= TEXT TO READ =
Last week I briefly mentioned that I had two cresses available for local foraging.

Since then, I discovered I was wrong about one of them. Yes, really, in one week. I will go back and fix that previous post. You know, eventually.

Yes, there are two types of cresses still. One is yellow rocket, which is also known as wintercress (Barbarea vulgaris). The leaves and flower buds are edible, although not everyone loves their intense flavor.

Yellow Rocket Leaves and Flower Bud

Yellow Rocket Leaves and Flower Bud

An extremely unscientific study of a very small sample size bore this out. I thought the raw leaves tasted just fine, but my husband couldn’t stand them. Yellow rocket leaves are best mixed with other greens if eaten raw or sauteed; boiling them apparently removes some of the pungent, bitter intensity. I plan to test this method at some point when I am the only one around to eat the results!

I thought my other cress was Barbarea verna, known variously as Belle Isle cress, upland cress, or even “early yellow rocket.”  I drew this conclusion after buying seeds for Belle Island cress in 2017 for a winter garden crop. I mean, the weed looked a lot like the drawing on the seed packet!

Belle Isle Cress ... or is it?

Belle Isle Cress … or is it?

Turns out that Belle Isle cress has yellow flowers, and these little plants – with similarly shaped leaves arranged in a basal rosette – definitely have white flowers.

Meet: hairy bittercress (Cardamine hirsuta).

Hairy Bittercress

Hairy Bittercress

See? Still a cress! So my statement last week about two local cresses still stands true.

= DATA SECTION =
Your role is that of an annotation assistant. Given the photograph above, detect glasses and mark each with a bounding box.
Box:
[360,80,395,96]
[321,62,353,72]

= REQUIRED TASK =
Can you carry on the post about the two local cresses, starting after its last sentence? The lines after the cress text aren't needed here.

= TASK ANSWER =
Wintercress isn’t mentioned in every foraging manual, possibly because not everyone enjoys the flavor. Hairy bittercress gets even less publicity, although I’m not sure why. Maybe the name puts people off. It is definitely edible though. Honestly, since I misidentified the plant from the beginning, I have been nibbling on its leaves for over a year now.

FORAGING SAFETY NOTE: THIS IS DUMB. Do NOT ingest anything you “think” is an edible plant. Always make 100% sure of your identification before you pop a piece of a plant in your mouth. In this case, if I had researched the color of the flowers more carefully, I would have known I had the wrong plant. I lucked out this time, but you can’t always count on that!

Hairy bittercress grows, weed-like, everywhere in my garden. It has a milder flavor than wintercress, and is pleasant raw. (At least, in my opinion.) Now that I really know what it is, I may attempt watercress recipes with hairy bittercress, since that seems like a closer flavor match than wintercress. Although since each plant is so small, it remains to be seen if I can harvest enough to actually use for a recipe. If all else fails, I can add it a mixed salad!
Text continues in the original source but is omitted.